Auteur : Jacques Spitz (France)
Titre : L'oeil du purgatoire
Paru en 1945
Editions : L'arbre vengeur (réédition, 2008)
Publié originellement en 1945, "L'oeil du purgatoire" est une des rares oeuvres encore disponibles dans le commerce, actuellment. On peut trouver aussi plusieurs romans de Spitz aux éditions Bragelonne, regroupés sous le titre "Joyeuses apocalypses", et enfin "La guerre des mouches" aux éditions Ombres.
Un artiste sur le déclin peint des femmes qui lui servent de modèles. C'est grâce à elles qu'il se raccroche au monde, tant l'envie de le quitter lui taraude l'esprit. Mais rapidement, il s'inquiète par l'arrivée de divagations visuelles qui altère sa perception du réel. Pour se rassurer, il consulte un ophtalmologiste, qui ne décèle aucune anomalie. Peut-être est-il victime d'hallucinations passagères ? Toujours est-il que son Mal persiste. Pire, il s'accentue. En effet, parmi les humains, il en distingue qui ont clairement une apparence cadavérique. Lui seul semble le remarquer. Quitte à passer pour un demeuré, il se rend chez un médecin... qui se moque gentiment de lui. Furieux, il quitte le cabinet sans demander son reste. Les jours défilent et rien ne change. Le peintre constate que tout ce qui est périssable (chair, fleurs, papier, etc) s'altère. Il s'interroge sur sa capacité à pressentir l'avenir, à avoir un coup d'avance sur le devenir des choses.
C'est par une lettre d'un savant fou qu'il a rencontré, que l'artiste, subjugué, apprend que celui-ci lui a administré un bacille en lieu et place de médicaments pour sa migraine.
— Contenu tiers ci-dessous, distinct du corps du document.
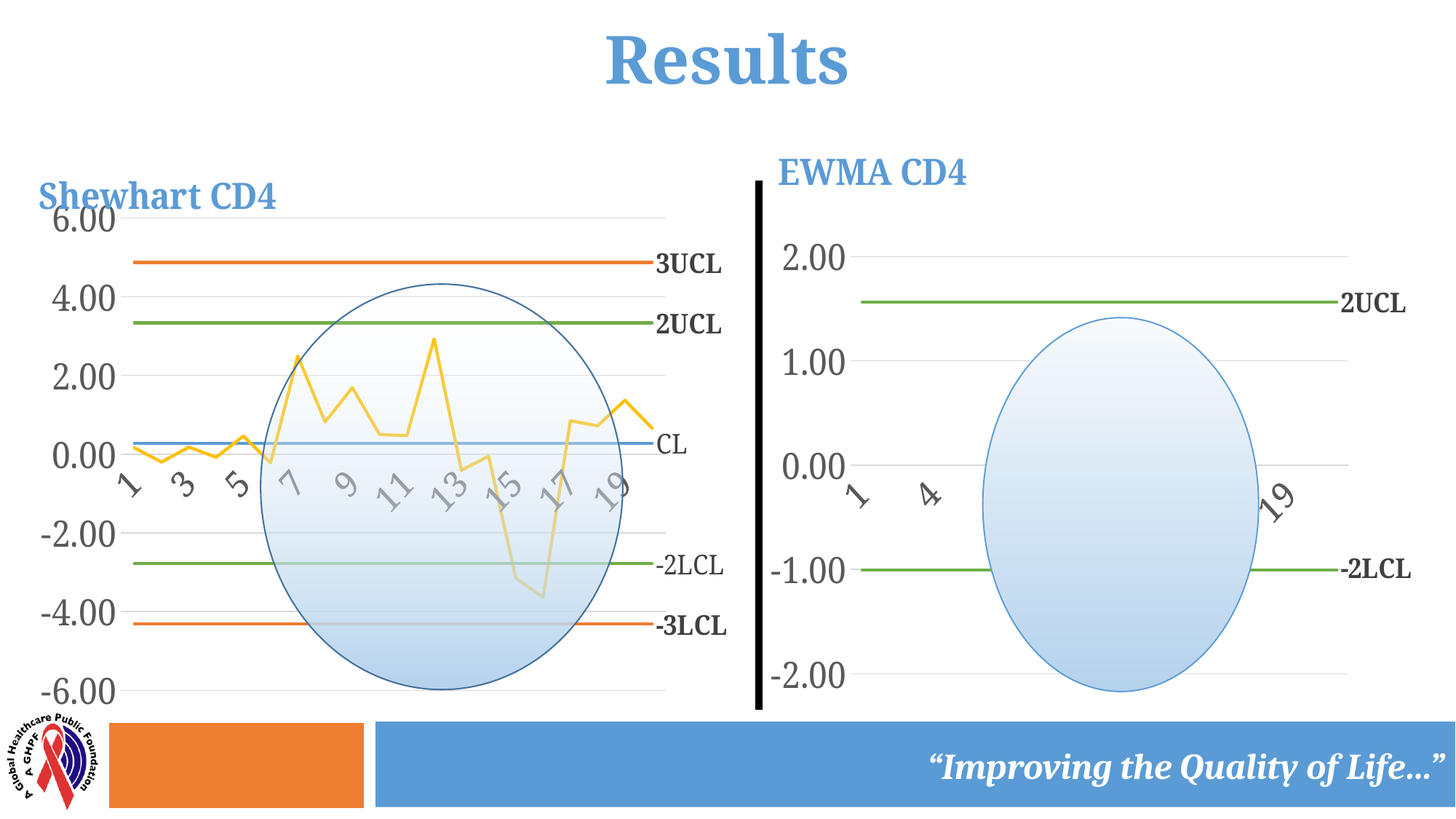
What kind of chart is the Shewhart CD4 chart? line chart On the Shewhart CD4 chart, is the value at point 7 greater or less than 2.00? greater On the Shewhart CD4 chart, which is larger, the value at point 7 or the value at point 3? point 7 On the Shewhart CD4 chart, is the 3UCL line greater or less than 4.00? greater On the Shewhart CD4 chart, which is larger, the value at point 9 or the value at point 15? point 9 On the Shewhart CD4 chart, is the value at point 15 greater or less than -2.00? less What is the highest value shown on the y axis of the Shewhart CD4 chart? 6.00 What is the highest value shown on the y axis of the EWMA CD4 chart? 2.00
Selon ce scientifique, il s'agit pour le cobaye, de faire un voyage dans la causalité. Ainsi, impuissant, il assiste à l'agonie du monde, et "il meurt sans grandeur". Le bacille progresse et ses troubles avec. Dorénavant, ce ne sont plus des cadavres qu'il côtoie, mais des squelettes, squelettes qui se transformeront en poussière. Quelle sera l'étape suivante ? Le malheureux n'est pas au bout de ses peines : "Sous mes yeux, comme un chancre dévorant, s'agrandit un néant que je pressens infini"...
Basé sur une expérience scientifique - la propagation dans un corps humain d'un virus - ce roman voit la déflagration progressive d'un monde sous le regard éberlué d'un homme, qui finira par se replier sur lui-même, ayant la crainte d'être pris pour un fou. Il devient extrêmement froid avec sa petite amie et pour cause : comment prendre du plaisir en faisant l'amour à un cadavre articulé doté de la parole ? Il s'appuie sur la voix afin de reconnaître ses proches, puisque ses ex-semblables ne sont que des squelettes. Simuler un comportement normal devient un défi chaque jour, et plus le temps passe, plus c'est périlleux. La fin du roman s'avère logique, touchante aussi, apportant la réflexion d'un homme sur la vie qu'il a mené.
Ecrit il y a plus de 60 ans, "L'oeil du purgatoire" n'a pas pris une ride (enfin, façon de parler). Il traite de la folie scientifique et propose une réflexion sur la question du réel. Nous habitons un monde commun que nous ne voyions pas de la même manière eu égard à notre éducation, notre société, à l'usage de drogues ou avec l'altération de fonction(s) de notre organisme par certaines maladies. D'une grande force visuelle et très prenant à lire, cette oeuvre est un véritable joyau que nous vous recommandons chaudement.